↓↓↓

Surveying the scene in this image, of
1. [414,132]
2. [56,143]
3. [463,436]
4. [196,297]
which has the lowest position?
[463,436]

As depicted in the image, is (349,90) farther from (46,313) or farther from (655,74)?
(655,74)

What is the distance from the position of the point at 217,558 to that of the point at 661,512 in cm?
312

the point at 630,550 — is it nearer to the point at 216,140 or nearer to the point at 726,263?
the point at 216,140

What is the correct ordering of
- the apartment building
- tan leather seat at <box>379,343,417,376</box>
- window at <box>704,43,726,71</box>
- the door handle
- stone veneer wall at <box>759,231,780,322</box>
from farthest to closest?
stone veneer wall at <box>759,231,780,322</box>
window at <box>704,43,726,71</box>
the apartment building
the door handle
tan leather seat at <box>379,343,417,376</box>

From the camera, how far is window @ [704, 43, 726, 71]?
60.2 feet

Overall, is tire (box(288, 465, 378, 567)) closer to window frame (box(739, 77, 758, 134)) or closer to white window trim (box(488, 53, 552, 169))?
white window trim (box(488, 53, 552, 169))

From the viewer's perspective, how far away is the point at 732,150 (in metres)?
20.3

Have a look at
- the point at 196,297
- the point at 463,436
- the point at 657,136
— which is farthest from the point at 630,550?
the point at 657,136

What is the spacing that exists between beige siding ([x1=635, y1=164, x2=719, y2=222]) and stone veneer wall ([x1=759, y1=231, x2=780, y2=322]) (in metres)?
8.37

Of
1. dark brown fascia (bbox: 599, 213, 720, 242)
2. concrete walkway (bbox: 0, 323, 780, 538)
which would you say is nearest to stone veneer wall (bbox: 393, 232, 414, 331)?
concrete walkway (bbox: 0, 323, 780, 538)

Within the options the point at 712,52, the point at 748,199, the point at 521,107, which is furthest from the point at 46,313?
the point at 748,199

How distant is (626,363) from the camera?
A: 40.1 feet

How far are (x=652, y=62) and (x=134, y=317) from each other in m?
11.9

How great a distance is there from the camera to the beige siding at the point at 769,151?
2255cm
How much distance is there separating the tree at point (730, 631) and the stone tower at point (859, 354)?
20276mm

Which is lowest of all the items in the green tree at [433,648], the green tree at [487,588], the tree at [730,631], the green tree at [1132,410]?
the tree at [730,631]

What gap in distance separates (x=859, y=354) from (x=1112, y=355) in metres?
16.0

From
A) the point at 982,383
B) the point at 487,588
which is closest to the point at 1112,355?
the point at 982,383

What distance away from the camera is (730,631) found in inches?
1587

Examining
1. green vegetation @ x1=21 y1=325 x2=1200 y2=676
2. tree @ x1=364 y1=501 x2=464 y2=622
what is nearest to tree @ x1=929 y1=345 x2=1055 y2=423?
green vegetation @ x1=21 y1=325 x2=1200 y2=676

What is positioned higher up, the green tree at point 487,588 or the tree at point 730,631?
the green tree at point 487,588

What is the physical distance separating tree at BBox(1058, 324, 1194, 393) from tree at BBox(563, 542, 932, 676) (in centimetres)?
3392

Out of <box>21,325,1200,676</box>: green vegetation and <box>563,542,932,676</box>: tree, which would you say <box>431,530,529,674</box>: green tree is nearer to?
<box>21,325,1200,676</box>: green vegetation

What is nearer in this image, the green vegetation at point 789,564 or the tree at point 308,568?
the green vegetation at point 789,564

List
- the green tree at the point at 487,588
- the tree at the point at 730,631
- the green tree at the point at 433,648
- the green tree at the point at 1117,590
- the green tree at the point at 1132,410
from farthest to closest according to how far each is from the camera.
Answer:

↑↑↑

DIRECTIONS:
Your answer should consist only of the lines from the one with "What distance away" through the end of the data above, reproduced exactly.

TASK ANSWER:
What distance away from the camera is (730,631) found in inches?
1587

Examining
1. green vegetation @ x1=21 y1=325 x2=1200 y2=676
2. tree @ x1=364 y1=501 x2=464 y2=622
what is nearest to tree @ x1=929 y1=345 x2=1055 y2=423?
green vegetation @ x1=21 y1=325 x2=1200 y2=676

What is positioned higher up, the green tree at point 487,588 or the tree at point 730,631?
the green tree at point 487,588

What is the physical distance separating tree at BBox(1058, 324, 1194, 393) from tree at BBox(563, 542, 932, 676) (in centimetres)?
3392

Out of <box>21,325,1200,676</box>: green vegetation and <box>563,542,932,676</box>: tree, which would you say <box>431,530,529,674</box>: green tree is nearer to?
<box>21,325,1200,676</box>: green vegetation

What is nearer in this image, the green vegetation at point 789,564 or the tree at point 308,568?
the green vegetation at point 789,564

List
- the green tree at the point at 487,588
- the tree at the point at 730,631
- the green tree at the point at 433,648
- the green tree at the point at 1117,590
- the green tree at the point at 1132,410
from farthest to closest according to how far each is from the camera.
Answer:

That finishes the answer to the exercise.